Admittedly, most of those are on the coasts, which means much higher costs of living, which means, yes, these "rich people" are the very essence of the middle class. Unfortunately, the tax code is skewed towards viewing them as rich, which means they get hammered by things like the alternative minimum tax, even if like you and I, they send their kids to public schools and ride the subways.

(OK, full disclosure...I'm not middle class. I make much more money, so extract the "me" and "we" bits out, even if I do ride the subways and sent my daughter to public school.)

This might be part of the disagreement that Obama and Clinton are having over the increased Social Security tax that Obama proposes. It would hit New Yorkers hard, "middle class" New Yorkers.

Personally, I have no problem with Obama's proposal. While there is no current Social Security crisis, I've always believed that Social Security taxes should not have a ceiling and in fact, should be applied to ALL income (with the possible exclusion of bank interest earned in a savings account, but that's a different part of my NotPresident platform), and that this revenue really should be locked away and not used in return for IOUs from the general spending fund.

So what are "middle class values," anyway?
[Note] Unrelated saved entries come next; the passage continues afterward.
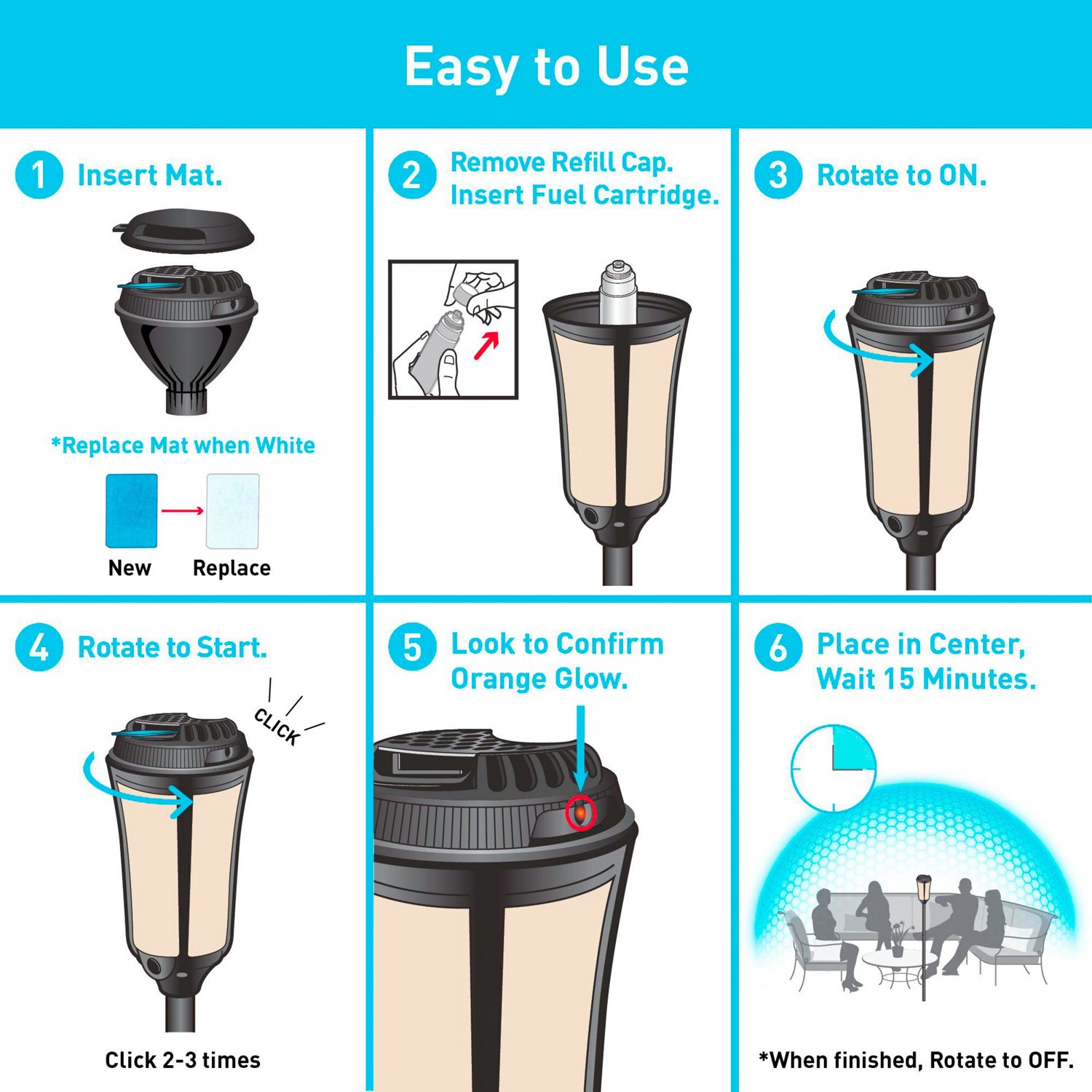 Easy to Use

1 Insert Mat.

*Replace Mat when White

New Replace

2 Remove Refill Cap. Insert Fuel Cartridge.

3 Rotate to ON.

4 Rotate to Start.

CLICK

Click 2-3 times

5 Look to Confirm Orange Glow.

6 Place in Center, Wait 15 Minutes.

*When finished, Rotate to OFF.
Well, here's what I believe and if I was counseling a candidate, what I would tell him or her:

1) Hard work is its own best reward, but is also a path to the American Dream. I'm aware of the naivete it takes to swallow that, but enough people do that you have to account for it. The American Dream was never about being wealthy. The Horatio Alger stories saw the hero only achieve a decent living, never wealth. He became comfortable. The "chicken in every pot" ideal. To that extent, this is an attainable value. To the extent that this value gets warped by the economic royalists into "the American Dream is a million bucks," and the concommitant tax cuts they espouse and manipulate the average American into supporting...well, that's a con game. People don't get rich through hard work for someone else, and studies show that most people who work hard for themselves can't even promise a comfortable lifestyle.
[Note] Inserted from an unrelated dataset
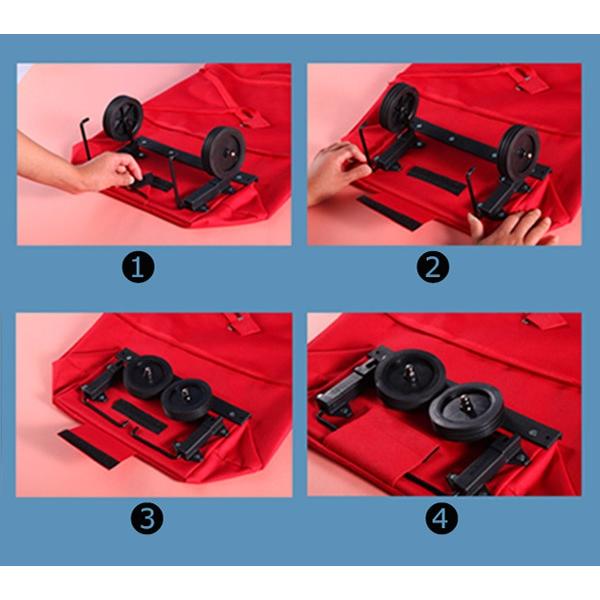 1

2

3

4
2) Since Christ championed the poor, we should help them too. This will piss off an awful lot of hard left readers, but the simple fact is, America is a Christian nation, and while that has negative connotations in some circles, it shouldn't be perceived as evil. Hell, I'm Christian, and what goes on in the Religious Right offends me, too. But Christ's teachings about "Do unto others" and the other rules he set forth for living in a state of grace hold deeper meaning to most Christians, the ones you meet everyday in stores and at the PTA. They really Do believe that the poor need our help. This message gets warped by the economic royalists as "the poor are all about handouts," which distracts attention from the real reasons middle class families can't get ahead: the profiteers and pirates of the corporate classes.
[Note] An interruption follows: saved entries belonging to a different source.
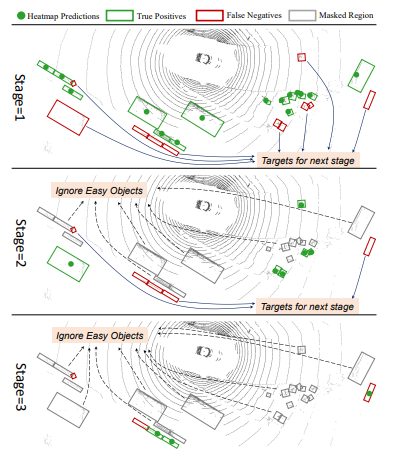 Heatmap Predictions True Positives False Negatives Masked Region

Stage=1

Targets for next stage

Stage=2

Ignore Easy Objects

Targets for next stage

Stage=3

Ignore Easy Objects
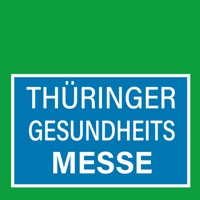 THÜRINGER
GESUNDHEITS
MESSE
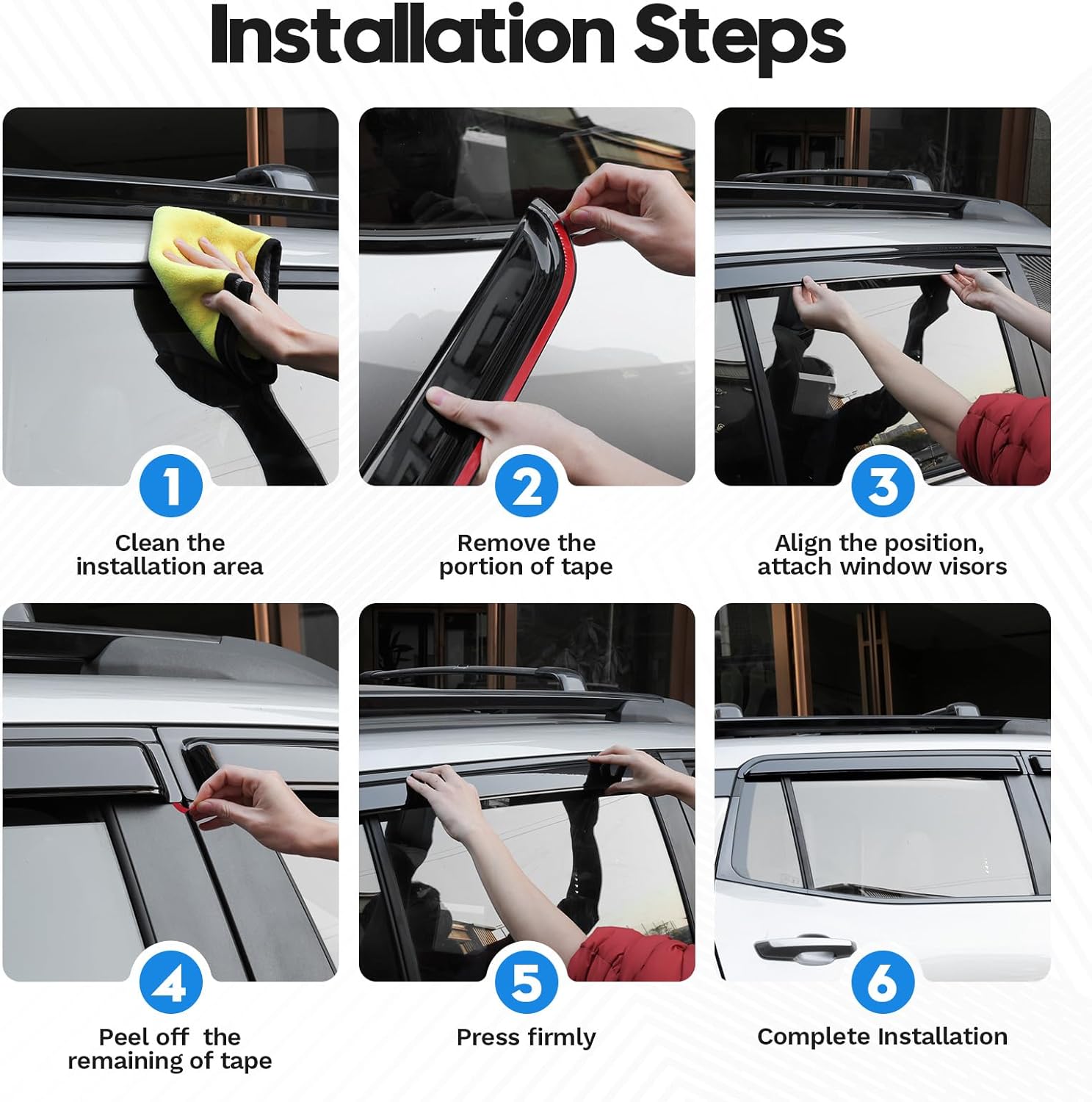 Installation Steps

1
Clean the installation area

2
Remove the portion of tape

3
Align the position, attach window visors

4
Peel off the remaining of tape

5
Press firmly

6
Complete Installation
3) If you leave me alone, I'll leave you alone. True dat. I think most families, apart from the gossip aspect, are happy not to know what their neighbors are up to, because it makes them fair game for intrusion themselves. This gets corrupted by the economic royalists into the pro-life logical fallacies and the pro-gun "from my cold dead hands" trope. I'm not sure why. I think it has to do with another distraction, possibly as government and the rich explore how to exploit the new technologies available for intrusion into control and economic devastation. But that's just a guess.

4) Finally, I'll have what he's having. Pretty simple, this is about not just fairness, but comparative greed. We all know this as "Keeping up with the Joneses." Naturally, as any TV watcher will tell you, this gets exploited by the economic royalists to create a need where none exists (really, if a Prius can get you from point A to point B, why would you need a Hummer?), which is the linchpin mechanism that feeds all the other exploitations I've listed above.

So this really is simple. And hard. And confusing. But once you grasp it, you can go with it.